Visitei hoje a colorida exposição “Le rêve de la couleur” do artista austríaco Friedensreich Hundertwasser au Centre de la Vieille Charité, no coração do antigo e mítico bairro du Panier de Marselha.

São 4 salas em que a gente se surpreende cada vez em que entra com a explosão de fosforescente, de verdes, azuis e composições de cores surpreendente em desenhos simples com toques de tintas douradas e prateadas que parecem o próprio metal derretido, tal sua capacidade de fazer brilhar. São cores que iluminam, que retumbam, que vibram.

Além de pinturas, algumas bem figurativas do início de sua carreira, também estão expostas serigrafias e tapeçarias, sim tapeçarias vibrantes, vivas e coloridas, “enormes”, não somente pelo tamanho, mas no sentido da palavra em francês – extraordinárias!

Além de pintor, Hundertwasser também foi arquiteto e militante ecologista. O humano e seu ambiente foi o centro de suas obras. Ele fez prédios com árvores nas janelas e criou o manifesto Ton droit à la fenêtre (Teu direito à janela) em que numa habitação coletiva, as pessoas deveriam ser mestres do que esperar de sua janela, quem concebe um imóvel deveria levar em conta os desejos de quem vai lhes ocupar. Com outros arquitetos ele criou imóveis sociais originais com alinhamentos irregulares de janelas, linhas ondulantes, integração de árvores nas sacadas e claro, suas cores explosivas.

Além da exposição, um projeto inspirado na filosofia do artista, propõe ateliers para mulheres do bairro Belsunce, no centro de Marseille. A ideia da associação Viens à Marseille é trabalhar o tema da janela e motivar os moradores e comerciantes a colocar floreiras em 600 janelas, revitalizando o bairro.  Em paralelo, a biblioteca Alcazar, ela mesma no bairro Belsunce, propõe uma exposição de livros e posters originais do artista.

MAISONS JAUNES – JALOUSIE Venise, 1966 – Fondation Hundertwasser, Vienne

Próximo ao Grand Magasin, um novo espaço cultural com café /restaurante solidário, que está em fase de construção, o Petit Magasin. Um estabelecimento  foi revitalizado para receber uma centena de selos criados pelo artista onde o visitante é convidado, com a juda de uma lupa, a conhecer esses quadros miniaturas.
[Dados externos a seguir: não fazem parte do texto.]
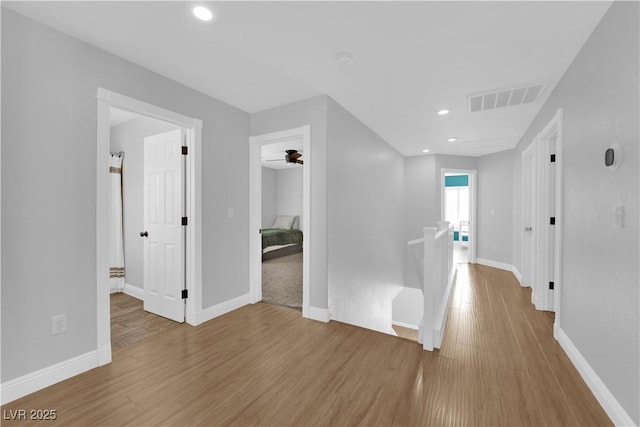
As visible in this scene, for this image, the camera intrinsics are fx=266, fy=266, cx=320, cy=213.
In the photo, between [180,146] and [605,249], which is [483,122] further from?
[180,146]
Além disso, depois da visita é possível fazer uma pausa café num terraço com direito a cup-cakes et cheescakes. Além de encontrar diversos produtos para levar para casa um pouco das cores de Hundertwasser.

É possível visitar a exposição até 9 de setembro, das 10h às 18h, exceto segunda-feira. Na sexta-feira até 22h. O custo é 8 euros e 5 euros (reduzida) e a visita comentada (que ainda voltarei para fazer), custa 3 euros.


RENCONTRES ÉTRANGES Nouvelle-Zélande, 1994 – Fondation Hundertwasser, Vienne

“Certains disent que les maisons sont
faites de murs. Je dis qu’elles sont faites de fenêtres.” – “Alguns dizem que as
casas são feitas de 
paredes. Eu digo que elas são feitas de janelas. “

Olhando as obras e seus desenhos de casas simples, fica a reflexão de uma amiga que estava comigo: na vida o mais importante é amar e ser amado e uma casa em meio ao verde. Coisas simples, tão difíceis de alcançar hoje em dia.

En regardant ses oeuvres et ses dessins de maisons simples, je garde la réflexion d’une amie qui était avec moi: dans la vie le plus important est aimé et être aimé et une maison parmi le vert. Des choses simples,très difficile de avoir aujourd’hui.